++++ TEXT SEGMENT ++++

I strongly suspect you have a contradiction of goals here. You cannot seriously be needing 2 Gigabit Ethernet ports, yet not be performance-critical. If performance is not critical, you don't need gigabit ethernet. And definitely not two of such, plus another two

100 MBit ports.

To put this into perspective, consider that a single gigabit Ethernet port already has slightly more bandwidth than a normal (32-bit, 33MHz) PCI bus shares among all connected devices.

Even a rather modern desktop PC isn't capable of saturating a single Gigabit link, let alone two of them. This is independent of the CPU you invest. The only way to do it is to have a _very_ recent motherboard that has the gigabit MAC connected directly to the northbridge rather than to some PCI port, or a server mainboard that supports higher-bandwidth PCI busses (64-bit, 66MHz), or offers other methods of connecting network hardware.

--
Hans-Bernhard Broeker (broeker@physik.rwth-aachen.de)
Even if all the snow were burnt, ashes would remain.
Reply to
Hans-Bernhard Broeker

I strongly suspect a troll here. Next time, we'll see a "newbie in nuclear physics" willing to build a nuclear power plant.

Maybe I'm just too paranoid. Who knows.

++++

__DESCRIPTION OF THE TASK__.
Copy the Ethernet post from "Even if all" to "paranoid. Who knows.", inclusive, renaming "nuclear power plant" as "wind farm".

++++ DATASET EXCERPT ++++

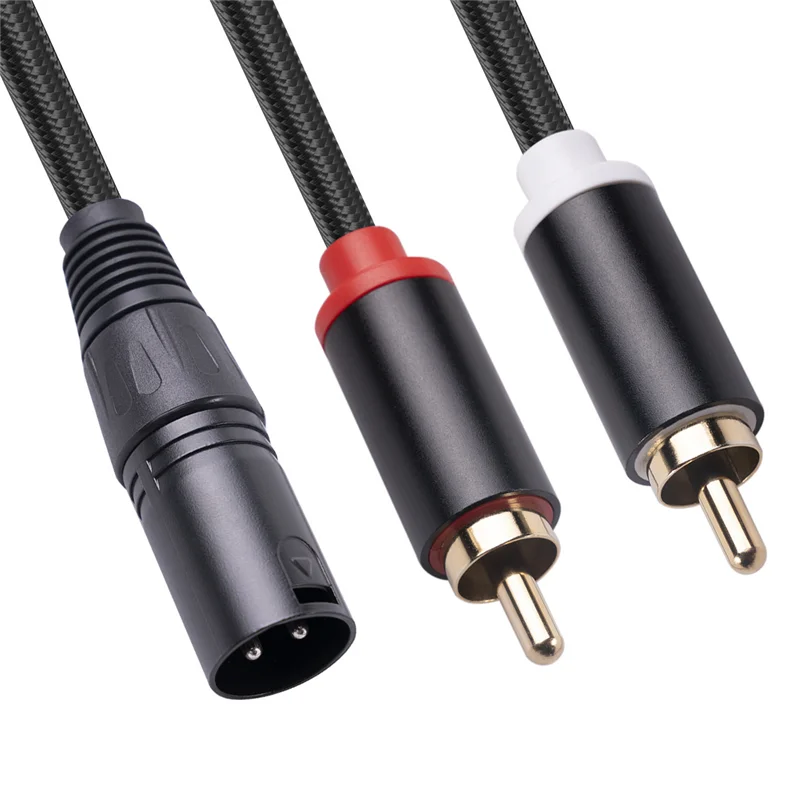 Cavo audio da XLR a doppio A1 XLR maschio da 3 pin a doppia spina maschio Cavo audio stereo Amplificatore Spina di miscelazione Cavo AV 1M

++++

__EXERCISE RESPONSE__.
Even if all the snow were burnt, ashes would remain.
Reply to
Hans-Bernhard Broeker

I strongly suspect a troll here. Next time, we'll see a "newbie in nuclear physics" willing to build a wind farm.

Maybe I'm just too paranoid. Who knows.